Christianity is the great unifier. No matter how different two people are, a common worship of God–properly understood–can build more bridges than simply being steeped in the culture of the West can.

CCXLIII – Apologetical Skeleton Keys: Everyone Wants (Their) Heaven

Everyone wants to go to Heaven, and everyone is motivated by that great endeavor. But not everyone has the same idea of Heaven, so everyone wants to go to their heaven until they learn of a better one.

There are two kinds of people in the world. There are people who have woken up to their own inclinations, and so can regard them with dispassionate assessment; and there are people who have not woken up to their own inclinations, and so consider them natural and unavoidable.

The first sort of people, when they turn their attention to matters of faith, are capable of seeing how their inclinations are like a broken rudder on a ship, and it hinders their ability to steer. By removing obstacles from their own inclinations, they can restore their ship and maintain focus on the proper object of their faith, that is, God.

The second sort of people are unaware that anything is amiss. The ship leans a little to the left, sure, but you can correct for that by oversteering to the right, like this, see? When talking about faith to people of this sort, it is useful to find out what they mean when they use words that sound familiar, because they might have a different idea than you do, or than the Church intends.

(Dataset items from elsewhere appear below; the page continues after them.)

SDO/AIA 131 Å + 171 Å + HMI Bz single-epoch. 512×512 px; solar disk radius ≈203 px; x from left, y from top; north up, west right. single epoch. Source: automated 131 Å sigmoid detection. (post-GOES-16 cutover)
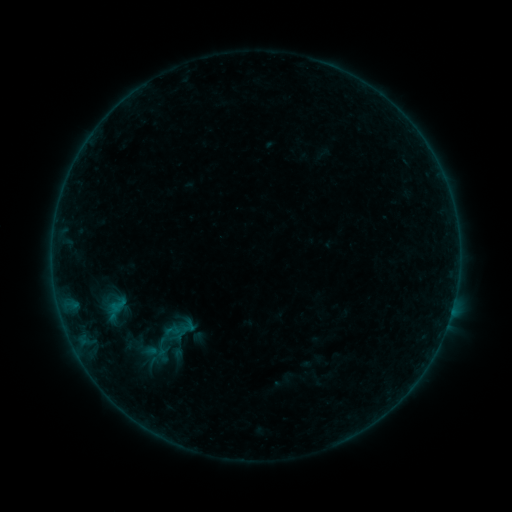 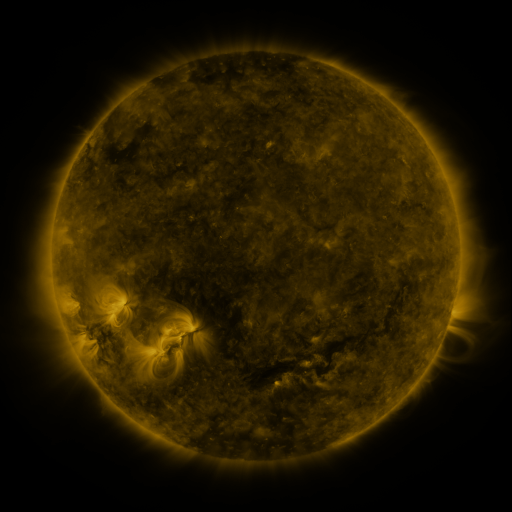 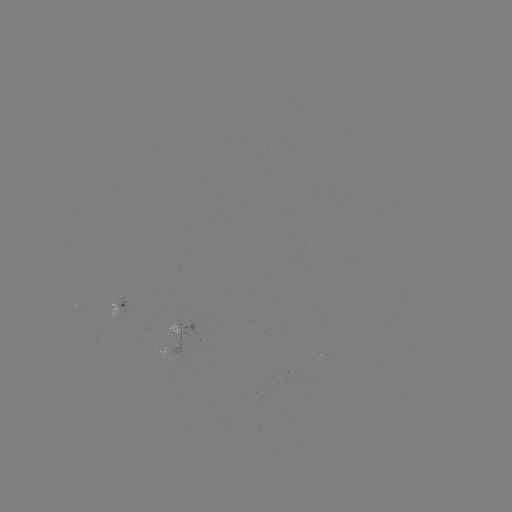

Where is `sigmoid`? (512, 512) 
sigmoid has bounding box [146, 338, 176, 357].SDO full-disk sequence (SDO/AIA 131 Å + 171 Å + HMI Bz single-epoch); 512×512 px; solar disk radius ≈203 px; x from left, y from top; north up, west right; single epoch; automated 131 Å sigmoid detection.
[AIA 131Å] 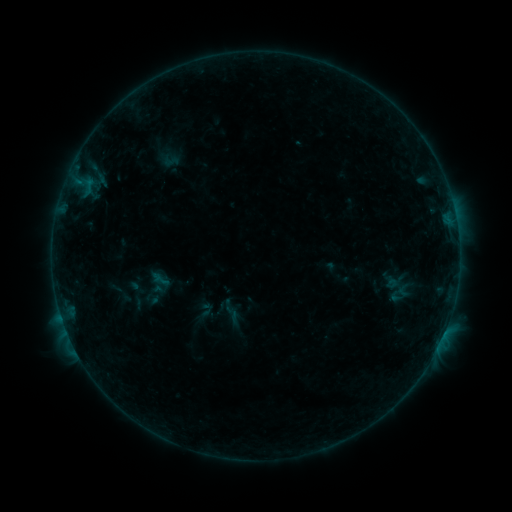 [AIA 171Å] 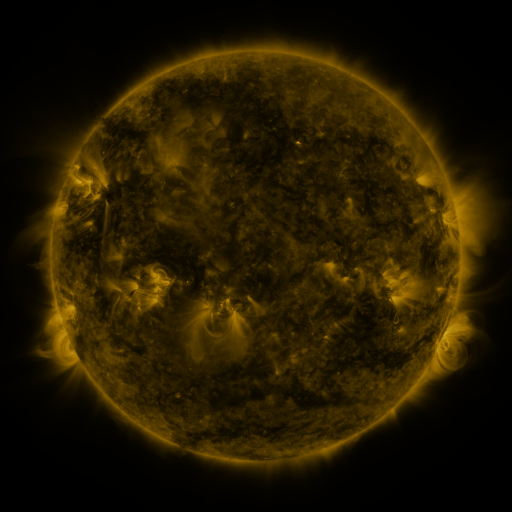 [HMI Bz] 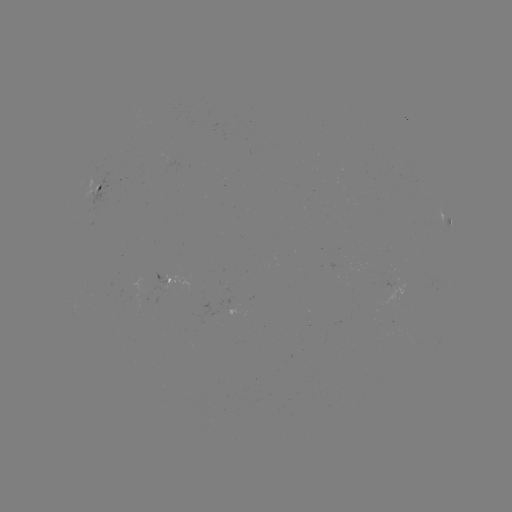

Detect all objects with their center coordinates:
sigmoid: (171, 161)
sigmoid: (161, 279)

One such is the idea of Heaven. The point has been articulated frequently that everyone worships, but it occurred to me recently that it is also true that everyone is motivated by Heaven. The basic idea is eternal paradise. The Properly Formed Catholic has a properly formed idea of Heaven. An atheist doesn’t believe in heaven as such but does believe the Earth can be turned into some kind of paradise. That is why atheists so often turn out to be left-liberals and modernists: they strive with all their effort to fix the world so that they can experience paradise before they evaporate into the cosmos.

Understanding what someone’s idea of Heaven is helps to understand how they relate to the world and how they relate to God. People unaware of their inclinations, the second sort of people from earlier, will believe in these ideas as simply and naturally as if it were the only truth in the world. So they will speak confidently and without hesitation about what they believe to be true, and likewise become grievously offended at any suggestion that their idea is wrong.

One must not try to correct different ideas of heaven directly, because they will perceive you as trying to destroy heaven, and so they will defend it. Apologetically speaking, you aren’t trying to get them to doubt their faith, but doubt themselves. When they doubt themselves, they will begin to seek answers and by the grace of God that quest will lead to Truth.